_DATA PROVIDED_.

——

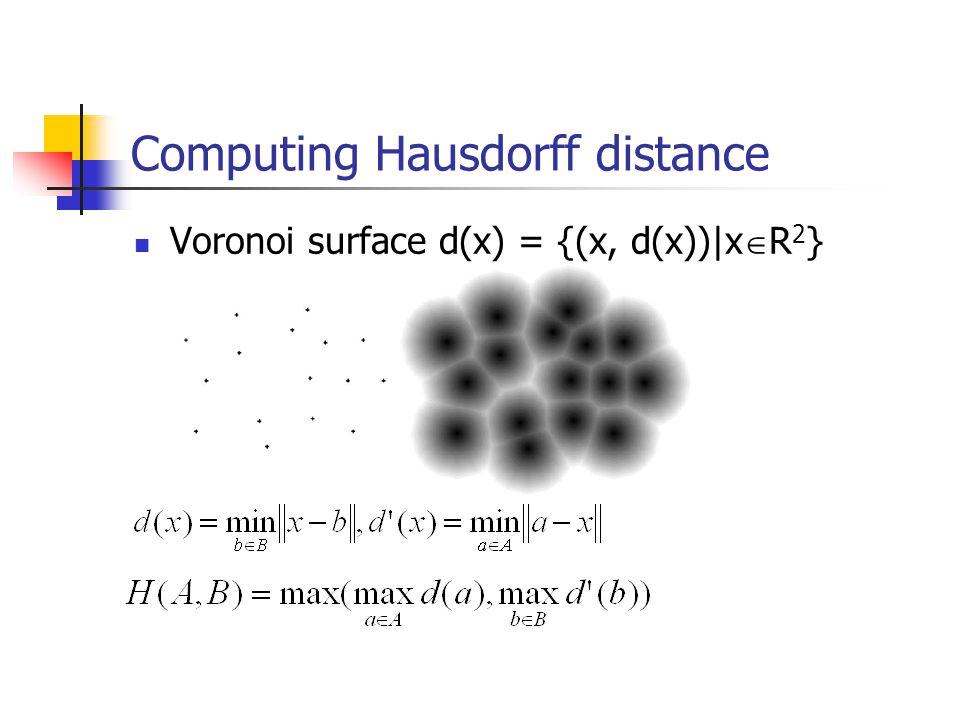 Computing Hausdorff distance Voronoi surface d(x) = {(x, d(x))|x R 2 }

——

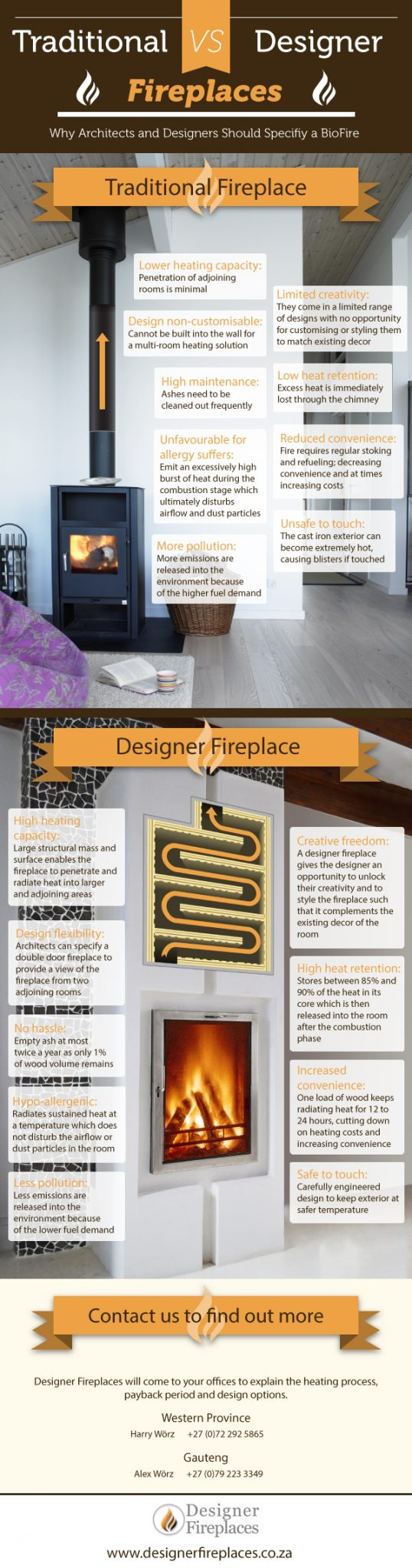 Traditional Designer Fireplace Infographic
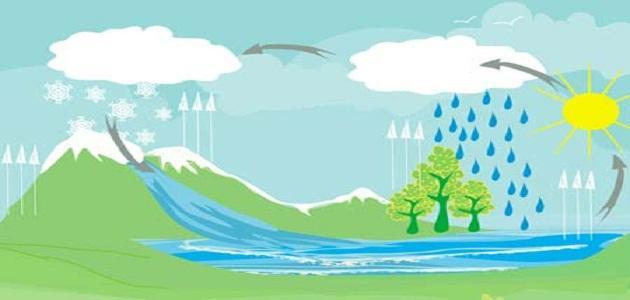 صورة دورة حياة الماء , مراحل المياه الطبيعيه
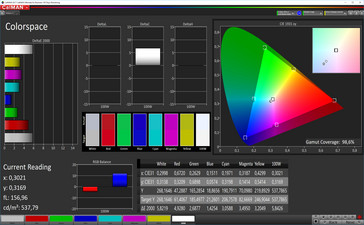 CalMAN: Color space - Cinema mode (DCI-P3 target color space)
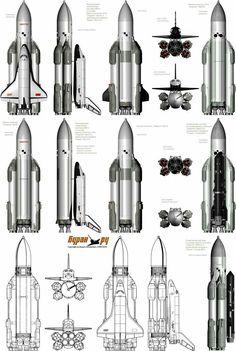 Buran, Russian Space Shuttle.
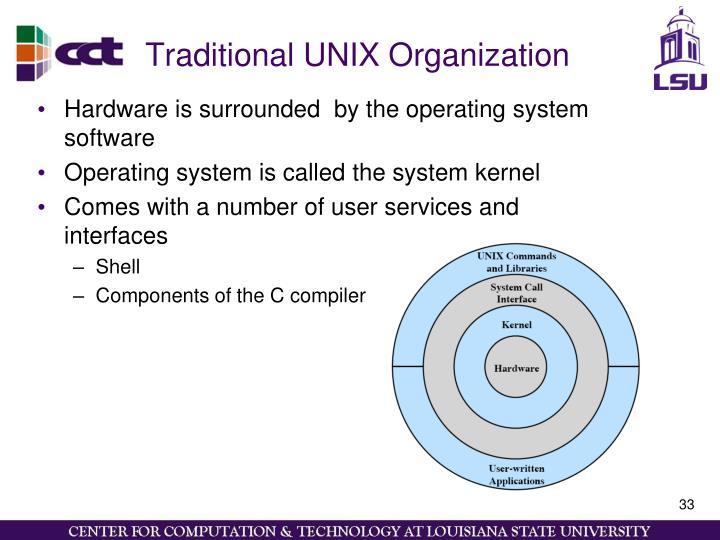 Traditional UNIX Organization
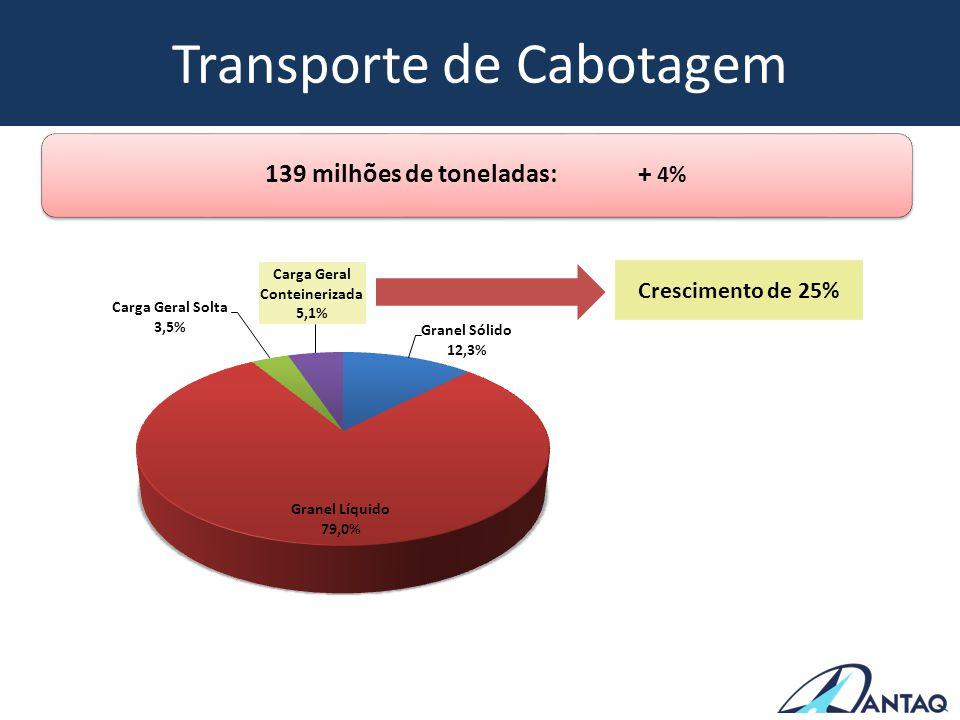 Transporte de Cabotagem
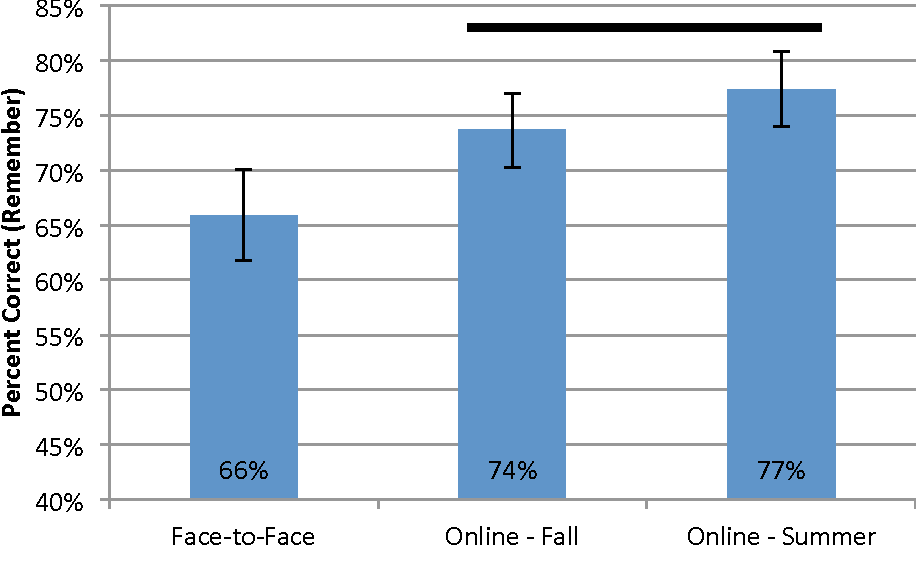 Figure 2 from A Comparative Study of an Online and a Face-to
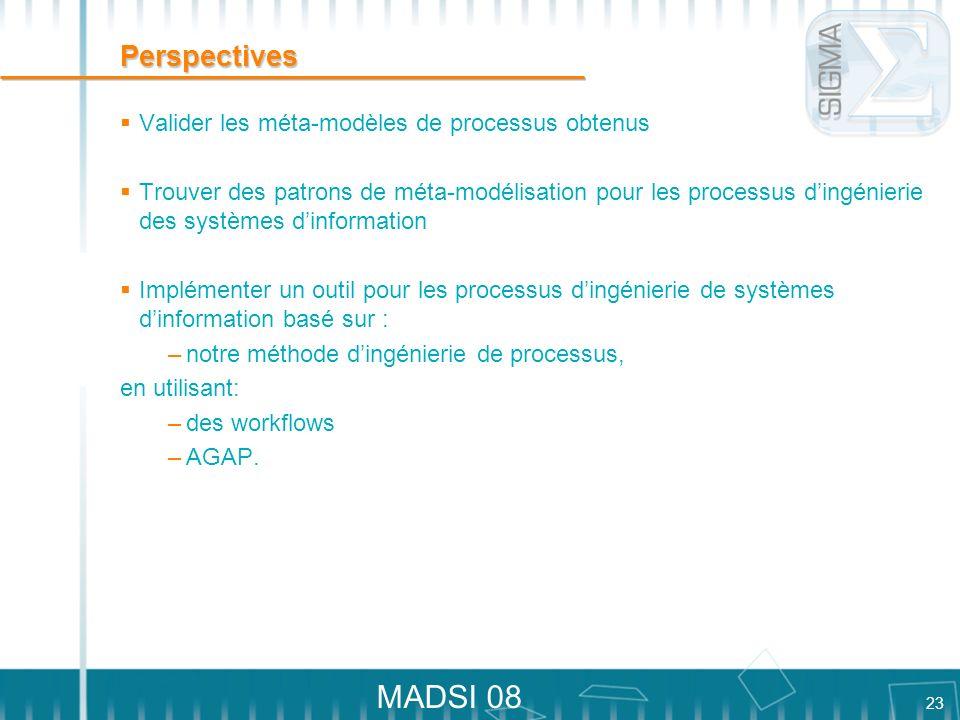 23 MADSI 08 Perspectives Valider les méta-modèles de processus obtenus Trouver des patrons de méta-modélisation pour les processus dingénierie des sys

——

With the pictures removed from your copy, retype the lines above from the one that contains "Buran, Russian Space Shuttle." through the one that contains "23 MADSI 08", exactly.

_ANSWER SPACE_.
 Buran, Russian Space Shuttle.
 Traditional UNIX Organization
 Transporte de Cabotagem
 Figure 2 from A Comparative Study of an Online and a Face-to
 23 MADSI 08 Perspectives Valider les méta-modèles de processus obtenus Trouver des patrons de méta-modélisation pour les processus dingénierie des sys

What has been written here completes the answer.